» **TASK TO CARRY OUT**: Recast everything below from the line containing "Is (x=291, y=211)" down to the line containing "2.90 metres" as a JSON list of strings, one string per line, skipping blank lines.

Material on spatial positioning
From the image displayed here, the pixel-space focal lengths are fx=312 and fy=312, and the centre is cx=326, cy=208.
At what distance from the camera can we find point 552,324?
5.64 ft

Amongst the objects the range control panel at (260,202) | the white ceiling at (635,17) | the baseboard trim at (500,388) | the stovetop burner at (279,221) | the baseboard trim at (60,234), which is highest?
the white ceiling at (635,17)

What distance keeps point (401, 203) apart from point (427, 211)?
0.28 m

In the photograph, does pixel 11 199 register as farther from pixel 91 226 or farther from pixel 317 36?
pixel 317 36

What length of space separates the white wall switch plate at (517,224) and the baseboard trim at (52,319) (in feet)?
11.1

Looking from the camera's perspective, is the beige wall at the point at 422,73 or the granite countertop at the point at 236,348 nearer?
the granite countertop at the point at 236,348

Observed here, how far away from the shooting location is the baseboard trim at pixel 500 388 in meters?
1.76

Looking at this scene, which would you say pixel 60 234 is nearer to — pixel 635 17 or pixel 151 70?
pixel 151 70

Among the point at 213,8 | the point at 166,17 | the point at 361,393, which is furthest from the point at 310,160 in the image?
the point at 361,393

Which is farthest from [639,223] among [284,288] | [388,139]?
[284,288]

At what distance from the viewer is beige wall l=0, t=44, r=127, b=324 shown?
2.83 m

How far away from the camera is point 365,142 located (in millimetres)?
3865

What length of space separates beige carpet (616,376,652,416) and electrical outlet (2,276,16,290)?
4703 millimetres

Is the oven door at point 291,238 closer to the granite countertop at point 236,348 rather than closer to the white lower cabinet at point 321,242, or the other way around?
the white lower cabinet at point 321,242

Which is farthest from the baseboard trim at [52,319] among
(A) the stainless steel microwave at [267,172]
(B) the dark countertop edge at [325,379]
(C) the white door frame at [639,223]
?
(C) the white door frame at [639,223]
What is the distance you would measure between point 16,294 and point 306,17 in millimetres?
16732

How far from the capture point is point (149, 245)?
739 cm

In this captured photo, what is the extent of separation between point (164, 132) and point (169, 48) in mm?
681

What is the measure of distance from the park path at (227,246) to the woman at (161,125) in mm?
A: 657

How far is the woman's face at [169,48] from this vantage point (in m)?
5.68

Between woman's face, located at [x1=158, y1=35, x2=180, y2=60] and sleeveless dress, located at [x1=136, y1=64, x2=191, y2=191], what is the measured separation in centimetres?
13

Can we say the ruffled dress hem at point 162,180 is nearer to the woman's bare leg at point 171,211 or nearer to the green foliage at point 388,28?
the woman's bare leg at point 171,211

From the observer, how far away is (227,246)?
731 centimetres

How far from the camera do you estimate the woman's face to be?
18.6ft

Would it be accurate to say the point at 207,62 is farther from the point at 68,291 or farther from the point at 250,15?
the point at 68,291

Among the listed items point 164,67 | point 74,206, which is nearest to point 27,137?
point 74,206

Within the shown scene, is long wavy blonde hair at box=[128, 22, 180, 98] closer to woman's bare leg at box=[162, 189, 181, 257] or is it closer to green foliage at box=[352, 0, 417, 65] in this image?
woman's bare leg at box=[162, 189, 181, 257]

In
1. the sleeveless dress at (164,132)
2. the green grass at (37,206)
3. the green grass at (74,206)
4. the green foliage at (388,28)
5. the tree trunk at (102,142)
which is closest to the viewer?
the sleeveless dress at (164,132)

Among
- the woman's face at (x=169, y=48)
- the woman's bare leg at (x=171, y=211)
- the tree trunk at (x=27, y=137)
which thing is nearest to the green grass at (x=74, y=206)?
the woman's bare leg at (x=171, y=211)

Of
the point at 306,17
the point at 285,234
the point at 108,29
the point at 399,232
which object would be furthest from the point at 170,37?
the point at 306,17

---

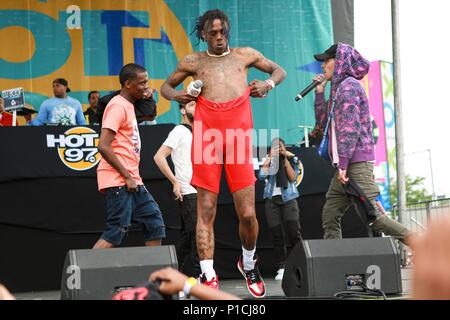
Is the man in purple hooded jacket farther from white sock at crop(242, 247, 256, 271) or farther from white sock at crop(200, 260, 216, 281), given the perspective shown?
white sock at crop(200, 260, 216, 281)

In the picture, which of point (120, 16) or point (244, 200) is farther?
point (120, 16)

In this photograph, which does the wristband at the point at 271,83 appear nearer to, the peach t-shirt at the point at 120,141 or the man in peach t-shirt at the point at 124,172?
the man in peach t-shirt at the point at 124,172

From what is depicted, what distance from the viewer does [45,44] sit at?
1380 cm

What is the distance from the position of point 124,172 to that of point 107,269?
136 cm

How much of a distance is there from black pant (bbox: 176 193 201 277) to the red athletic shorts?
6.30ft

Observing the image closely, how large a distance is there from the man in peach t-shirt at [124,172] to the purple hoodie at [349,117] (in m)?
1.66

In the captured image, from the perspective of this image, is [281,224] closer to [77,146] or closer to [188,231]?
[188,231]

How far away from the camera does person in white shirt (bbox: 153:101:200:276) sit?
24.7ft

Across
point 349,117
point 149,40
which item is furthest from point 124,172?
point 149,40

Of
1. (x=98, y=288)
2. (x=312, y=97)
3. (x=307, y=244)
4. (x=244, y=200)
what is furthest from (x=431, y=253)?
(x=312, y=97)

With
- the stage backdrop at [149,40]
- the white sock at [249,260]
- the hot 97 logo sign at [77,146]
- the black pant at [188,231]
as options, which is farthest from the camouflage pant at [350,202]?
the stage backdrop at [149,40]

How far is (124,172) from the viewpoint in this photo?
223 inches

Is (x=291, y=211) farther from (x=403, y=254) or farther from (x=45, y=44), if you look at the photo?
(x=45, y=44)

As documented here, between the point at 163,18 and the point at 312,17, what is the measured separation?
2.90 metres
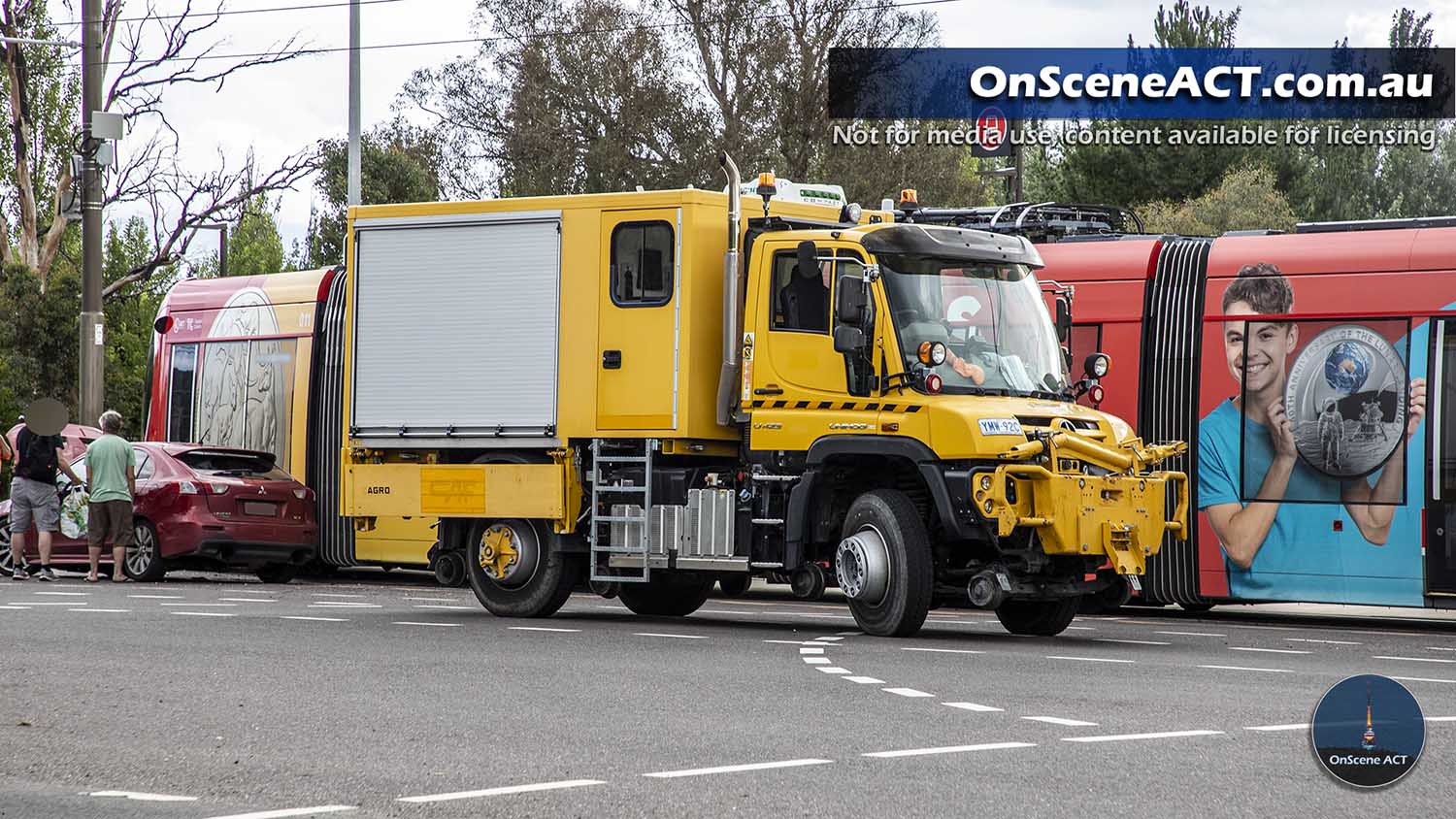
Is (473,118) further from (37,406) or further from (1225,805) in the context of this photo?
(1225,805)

==

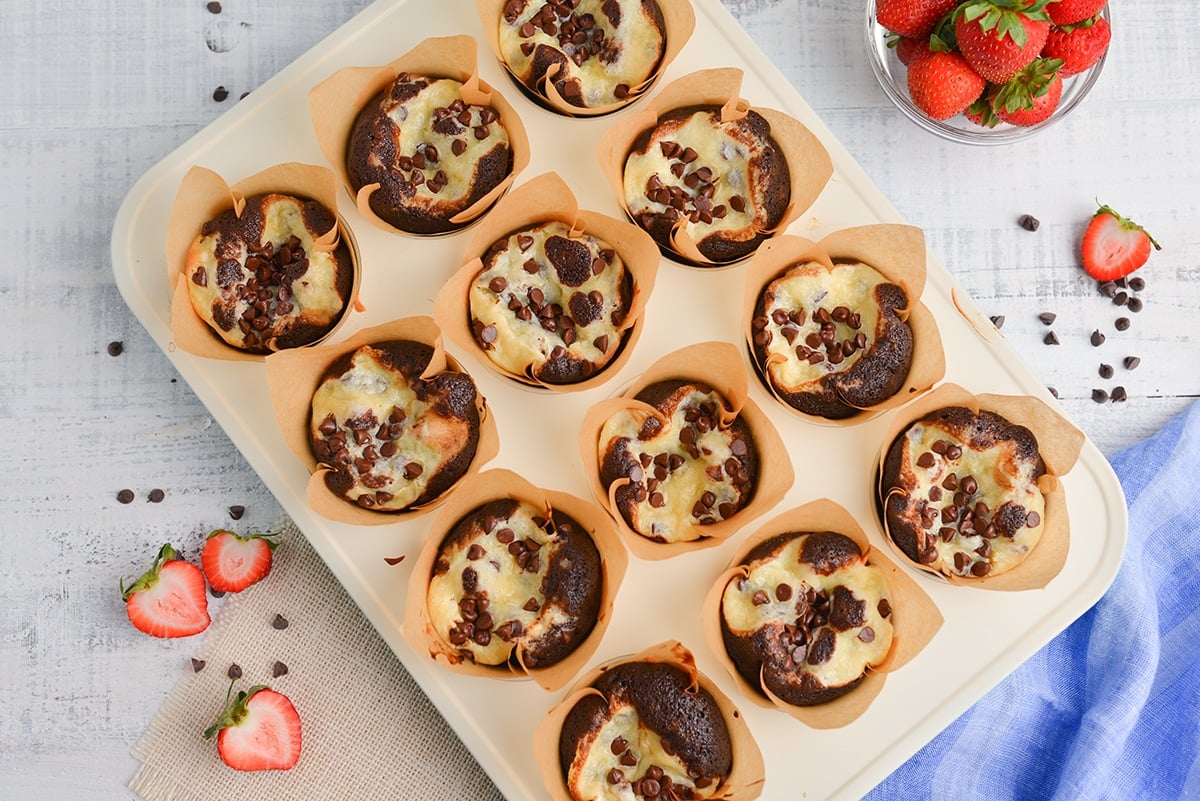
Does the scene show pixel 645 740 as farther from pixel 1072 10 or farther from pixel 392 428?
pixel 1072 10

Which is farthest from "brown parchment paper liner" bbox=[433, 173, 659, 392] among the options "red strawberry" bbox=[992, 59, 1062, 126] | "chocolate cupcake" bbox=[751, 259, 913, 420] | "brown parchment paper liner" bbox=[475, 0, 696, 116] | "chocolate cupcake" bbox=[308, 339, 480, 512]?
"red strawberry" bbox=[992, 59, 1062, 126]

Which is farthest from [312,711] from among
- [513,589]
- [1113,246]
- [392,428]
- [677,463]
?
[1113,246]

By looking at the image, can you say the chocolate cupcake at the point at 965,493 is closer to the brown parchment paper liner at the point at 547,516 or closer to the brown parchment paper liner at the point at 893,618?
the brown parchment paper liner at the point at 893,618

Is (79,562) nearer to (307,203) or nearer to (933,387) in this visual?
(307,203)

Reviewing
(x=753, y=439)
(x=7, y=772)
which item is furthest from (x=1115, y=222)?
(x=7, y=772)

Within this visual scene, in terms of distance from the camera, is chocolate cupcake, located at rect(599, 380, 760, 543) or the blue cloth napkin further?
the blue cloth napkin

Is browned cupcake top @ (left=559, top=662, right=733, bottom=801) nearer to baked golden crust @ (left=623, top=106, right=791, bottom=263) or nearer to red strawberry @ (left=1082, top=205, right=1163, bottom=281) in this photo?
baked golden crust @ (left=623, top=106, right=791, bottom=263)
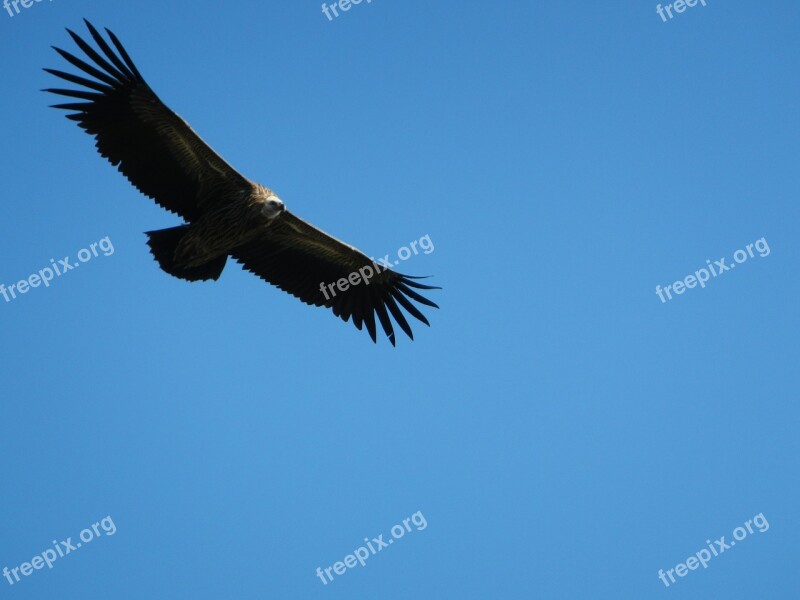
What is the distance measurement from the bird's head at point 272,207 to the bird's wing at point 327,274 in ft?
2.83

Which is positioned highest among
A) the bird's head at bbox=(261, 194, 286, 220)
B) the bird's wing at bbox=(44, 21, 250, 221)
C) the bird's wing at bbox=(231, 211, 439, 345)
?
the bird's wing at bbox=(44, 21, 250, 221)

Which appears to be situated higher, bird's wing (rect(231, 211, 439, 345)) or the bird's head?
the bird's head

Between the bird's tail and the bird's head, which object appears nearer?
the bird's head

» **EXPECTED ANSWER**:
[
  "Is (x=291, y=211) farther from (x=403, y=254) or farther from (x=45, y=44), if you look at the photo?",
  "(x=45, y=44)",
  "As documented here, between the point at 163,18 and the point at 312,17, what is the measured separation?",
  "2.90 metres"
]